Good design is a strategic, sustainable, ethical response to a business problem. You could come back to that widget manufacturer and say, “Perhaps we could sell a lot of product by telling these white [or not-so-white] lies, but, in the long run, we’re going to make you more profit if we speak the truth when selling your product. Plus, we can design a solution that will contribute to your long-term sustainability, as well as that of our agency, our society, and our global environment.” If we can’t find an appropriate way to package and promote to the intended audience, then perhaps we’re seeking the wrong audience. And if we can’t find an appropriate audience, then the product begs to be redesigned.

In politics, it may be easier to win an election by “swift-boating” the opponent than making credible proposals on how your candidate would improve society if elected, but that does not make it right. Mudslinging robs voters and entire democratic communities of the ability to make informed choices. Similarly, focusing on the frivolous properties of a product distracts consumers from the pertinent information that would put great products in the hands of those that need them.

Real-time ethics

Adobe pokes fun at themselves: Photoshop has become a mainstream verb

Yes, you will have to think a little harder. It’s no coincidence that being forced to think more creatively results in increased innovation.

Yes, it means more time spent on strategy. No problem: I’ve yet to see a single design project that suffered from too much time spent on strategy. Such time always more than pays for itself in saved time later in the process, and of course it yields better results. If the client thinks that the strategy is set, and that you were simply hired to execute, then push back and engage them in the strategic discussion. Show what you have to offer.

When the dust clears, you’ll be more useful to the client than if you had just blindly said, “Sure, we’re happy to play the role you’ve defined for us in your game.” Instead of saying no, you can provide a better version of yes. And you’ll find that if you provide your services in that way to clients, over time the fly-by-night clients will disappear, and the clients you really want will stick with you.

“But I will lose my job...”

If your employer assigns you work that you are uncomfortable with ethically, you don’t have to quit your job; you can respectfully request to be put on another project. Whether uncomfortable with the candidate, the message, or the product, designers must have the option and the courage to say no to assignments that are not aligned with their ethical principles, whether working for themselves or in a design studio. (And subscribing to a code of ethics makes saying no very easy: “I’d love to help you, but it would contravene my professional code of ethics, and of course I can’t risk losing my certification: I’m sure you understand.”)

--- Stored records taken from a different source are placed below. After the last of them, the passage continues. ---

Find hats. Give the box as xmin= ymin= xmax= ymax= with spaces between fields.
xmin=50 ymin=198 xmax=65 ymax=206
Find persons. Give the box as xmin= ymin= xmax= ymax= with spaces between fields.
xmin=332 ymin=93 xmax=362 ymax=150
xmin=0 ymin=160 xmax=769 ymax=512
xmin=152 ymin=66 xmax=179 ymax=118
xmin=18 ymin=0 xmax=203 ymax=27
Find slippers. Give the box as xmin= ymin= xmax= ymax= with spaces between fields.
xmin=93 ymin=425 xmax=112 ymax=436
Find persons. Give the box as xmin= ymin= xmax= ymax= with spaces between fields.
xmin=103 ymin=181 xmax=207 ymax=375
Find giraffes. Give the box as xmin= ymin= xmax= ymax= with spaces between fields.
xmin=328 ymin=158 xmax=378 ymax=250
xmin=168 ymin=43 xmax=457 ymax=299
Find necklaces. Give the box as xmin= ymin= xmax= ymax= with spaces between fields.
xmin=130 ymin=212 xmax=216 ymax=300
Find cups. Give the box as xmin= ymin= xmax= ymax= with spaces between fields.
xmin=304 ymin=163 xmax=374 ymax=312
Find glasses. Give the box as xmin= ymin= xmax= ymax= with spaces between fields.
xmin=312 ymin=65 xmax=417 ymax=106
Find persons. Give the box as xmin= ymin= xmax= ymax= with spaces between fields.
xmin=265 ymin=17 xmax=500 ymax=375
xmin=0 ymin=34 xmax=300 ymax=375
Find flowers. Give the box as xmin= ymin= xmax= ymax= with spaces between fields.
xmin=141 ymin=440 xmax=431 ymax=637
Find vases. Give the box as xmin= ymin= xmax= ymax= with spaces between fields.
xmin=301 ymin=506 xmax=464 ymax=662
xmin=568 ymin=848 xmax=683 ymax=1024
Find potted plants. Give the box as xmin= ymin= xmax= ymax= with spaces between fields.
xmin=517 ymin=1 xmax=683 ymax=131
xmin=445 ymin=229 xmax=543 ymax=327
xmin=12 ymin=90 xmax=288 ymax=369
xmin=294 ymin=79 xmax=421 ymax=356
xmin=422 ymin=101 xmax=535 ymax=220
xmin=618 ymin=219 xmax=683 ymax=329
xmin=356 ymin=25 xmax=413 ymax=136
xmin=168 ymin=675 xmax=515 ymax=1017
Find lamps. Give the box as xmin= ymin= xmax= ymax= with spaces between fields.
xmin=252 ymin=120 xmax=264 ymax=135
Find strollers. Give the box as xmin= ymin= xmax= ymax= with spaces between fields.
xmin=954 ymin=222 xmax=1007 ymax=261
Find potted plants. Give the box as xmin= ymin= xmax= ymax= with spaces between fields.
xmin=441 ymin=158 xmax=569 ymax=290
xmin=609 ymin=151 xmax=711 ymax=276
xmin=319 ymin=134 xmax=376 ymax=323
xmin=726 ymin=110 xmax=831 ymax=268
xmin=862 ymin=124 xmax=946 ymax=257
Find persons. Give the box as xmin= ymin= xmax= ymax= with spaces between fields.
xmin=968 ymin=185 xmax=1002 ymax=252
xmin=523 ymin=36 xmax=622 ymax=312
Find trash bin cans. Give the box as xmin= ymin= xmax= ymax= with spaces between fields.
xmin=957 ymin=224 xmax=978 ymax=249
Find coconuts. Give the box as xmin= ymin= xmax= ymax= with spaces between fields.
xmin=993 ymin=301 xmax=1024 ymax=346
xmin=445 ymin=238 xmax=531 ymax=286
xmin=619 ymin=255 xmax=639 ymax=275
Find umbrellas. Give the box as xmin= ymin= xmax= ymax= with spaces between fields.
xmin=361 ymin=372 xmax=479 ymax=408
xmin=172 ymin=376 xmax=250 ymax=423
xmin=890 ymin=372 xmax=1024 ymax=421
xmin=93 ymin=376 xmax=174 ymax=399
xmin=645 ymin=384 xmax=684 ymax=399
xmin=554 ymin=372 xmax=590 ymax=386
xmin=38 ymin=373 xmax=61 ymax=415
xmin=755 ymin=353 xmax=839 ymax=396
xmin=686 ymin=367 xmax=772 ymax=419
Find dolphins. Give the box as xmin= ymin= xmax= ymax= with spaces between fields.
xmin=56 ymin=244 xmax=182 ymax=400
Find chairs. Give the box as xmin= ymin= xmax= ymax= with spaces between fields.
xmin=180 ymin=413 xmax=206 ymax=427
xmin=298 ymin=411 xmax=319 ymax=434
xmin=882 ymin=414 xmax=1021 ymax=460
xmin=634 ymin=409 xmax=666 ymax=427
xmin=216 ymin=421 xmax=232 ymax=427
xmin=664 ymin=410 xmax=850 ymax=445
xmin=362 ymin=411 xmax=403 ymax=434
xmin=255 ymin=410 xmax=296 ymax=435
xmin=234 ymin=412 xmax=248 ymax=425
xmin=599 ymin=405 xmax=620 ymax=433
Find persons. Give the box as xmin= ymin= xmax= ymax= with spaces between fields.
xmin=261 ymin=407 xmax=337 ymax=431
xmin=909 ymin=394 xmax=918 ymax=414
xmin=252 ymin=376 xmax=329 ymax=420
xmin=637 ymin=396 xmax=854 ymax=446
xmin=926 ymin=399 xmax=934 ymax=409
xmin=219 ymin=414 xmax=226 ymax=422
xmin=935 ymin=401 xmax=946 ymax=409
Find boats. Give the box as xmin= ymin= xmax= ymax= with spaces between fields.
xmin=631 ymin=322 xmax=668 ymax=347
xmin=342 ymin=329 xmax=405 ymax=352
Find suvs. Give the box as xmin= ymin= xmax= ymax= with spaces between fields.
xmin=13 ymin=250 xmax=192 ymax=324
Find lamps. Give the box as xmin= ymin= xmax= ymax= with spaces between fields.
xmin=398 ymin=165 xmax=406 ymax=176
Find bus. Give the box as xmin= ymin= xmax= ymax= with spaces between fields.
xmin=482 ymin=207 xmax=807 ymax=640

In my design firms, designers have always had the option to decline to work on a job with sufficient reason. For instance, if we take on a political project, a designer whose politics contradict the goals of the project can refuse to work on it. If you have designers working for you, make this choice part of your human resources policy... before it comes up.

Ultimately, you’ll have the clients (or the boss) you deserve.

 

“Design creates culture. Culture shapes values. Values determine the future. Design is therefore responsible for the world our children will live in.”